◆ **Selected passage**:
• • • • •

Overall the largest recipient of East German StG-44s was Syria. Any still in East Germany by the early 1980s were likely scrapped.

syria

(A rebel during the 2010s / 2020s Syrian civil war with a StG-44.)

East Germany sold Egypt 600,000rds of Kurz ammo in 1967 but no guns. The Egyptians later transferred much of that ammo to Syria.

Unknown quantities of Kurz ammunition were sold to Somalia, Iraq, and Syria with the latter getting most of what remained during the early 1970s. The 1969 national inventory was the last showing any appreciable amount of Kurz in East German warehouses.

the P.38

The 9mm Parabellum semi-auto Walther P.38 was a standard Wehrmacht sidearm during WWII.

p38

(This P.38 was made by Mauser at Oberndorf during WWII. It has an East German sunburst and Volkspolizei property mark.) (photo via p38guns.com website)

East Germany acquired P.38s by a variety of ways. Some WWII-captured examples were directly donated by the USSR. Czechoslovakia ran a 1946 lot with leftover WWII parts which was shipped to East Germany. Finally, the East Germans planned on making 60,000 of these themselves during the 1950s. However the order was cancelled early on after only a small number, a few hundred at most, were completed.

The East German nomenclature was “Dienstpistole P38”. MW Königswartha manufactured 9mm Parabellum which was typically not a combloc caliber.

East Germany reworked many of the P.38s during their service lives with the Volkspolizei and KdA. These have an “AB” followed by a number inside a wreath.

fates

A few P.38s were still lingering in the Volkspolizei, albeit probably in storage, in 1989. One curious thing is that many known examples have been completely “sterilized”; with all East German markings completely removed. A theory is that during the 1980s, these were illicitly exported to generate foreign currency, obfuscating their COO (customs country-of-origin) as many western nations banned East German firearm imports.

other WWII types

Gewehr43

(Volkspolizei-marked G 43 rifle.)

East Germany received a small number of “capture X” G 43s. During WWII 402,713 of this German semi-auto rifle were made. Even though it was in production for half of WWII, more were not made due to its cost which was 40% more than a StG-44 (which had full-auto capability) and more than double that of a 98k. East German nomenclature was “K 43”. These were retired in the late 1950s / early 1960s.

svt

The USSR made 1.6 million SVT-40 semi-automatic rifles, a large number dwarfed by the even much larger numbers of Mosin-Nagants and PPSh-41s made during WWII. East Germany acquired a small number of these. The SVT-40s were the last WWII weapon to leave Grenztruppen service at the end of the 1960s.

why East Germany’s exports of WWII weapons are so opaque

East Germany’s contrived national mythology was a pacifist nation, only reluctantly armed due to NATO’s hostility. Selling guns around the planet doesn’t really fit with that and with only a few exceptions arms exports were done in total secrecy to begin with.

On the political side, exports of WWII-era guns were handled by General Heinz Hoffmann. He dealt with the highest levels of the recipient’s army. To actually consumate deals, an organization called Kommerzielle Koordinierung or Koko handled outgoing WWII weapons. It was led by Alexander Schalck-Golodkowski.

• • • • •

◆ **Collected material**:
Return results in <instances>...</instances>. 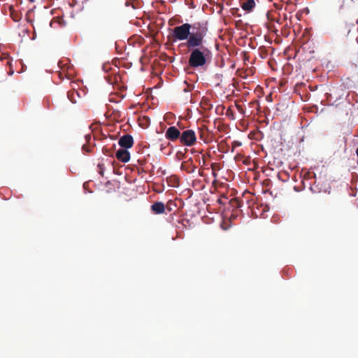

• • • • •

◆ **Required actions**:
A. In the text on East Germany's WWII-era weapons, which was the last WWII weapon to leave Grenztruppen service?
B. Echo the part of the text on East Germany's WWII-era weapons between "The East German nomenclature" and "German firearm imports.", inclusive.

◆ **Per-task answers**:
A. The SVT-40 rifle, at the end of the 1960s.

B.
The East German nomenclature was “Dienstpistole P38”. MW Königswartha manufactured 9mm Parabellum which was typically not a combloc caliber.

East Germany reworked many of the P.38s during their service lives with the Volkspolizei and KdA. These have an “AB” followed by a number inside a wreath.

fates

A few P.38s were still lingering in the Volkspolizei, albeit probably in storage, in 1989. One curious thing is that many known examples have been completely “sterilized”; with all East German markings completely removed. A theory is that during the 1980s, these were illicitly exported to generate foreign currency, obfuscating their COO (customs country-of-origin) as many western nations banned East German firearm imports.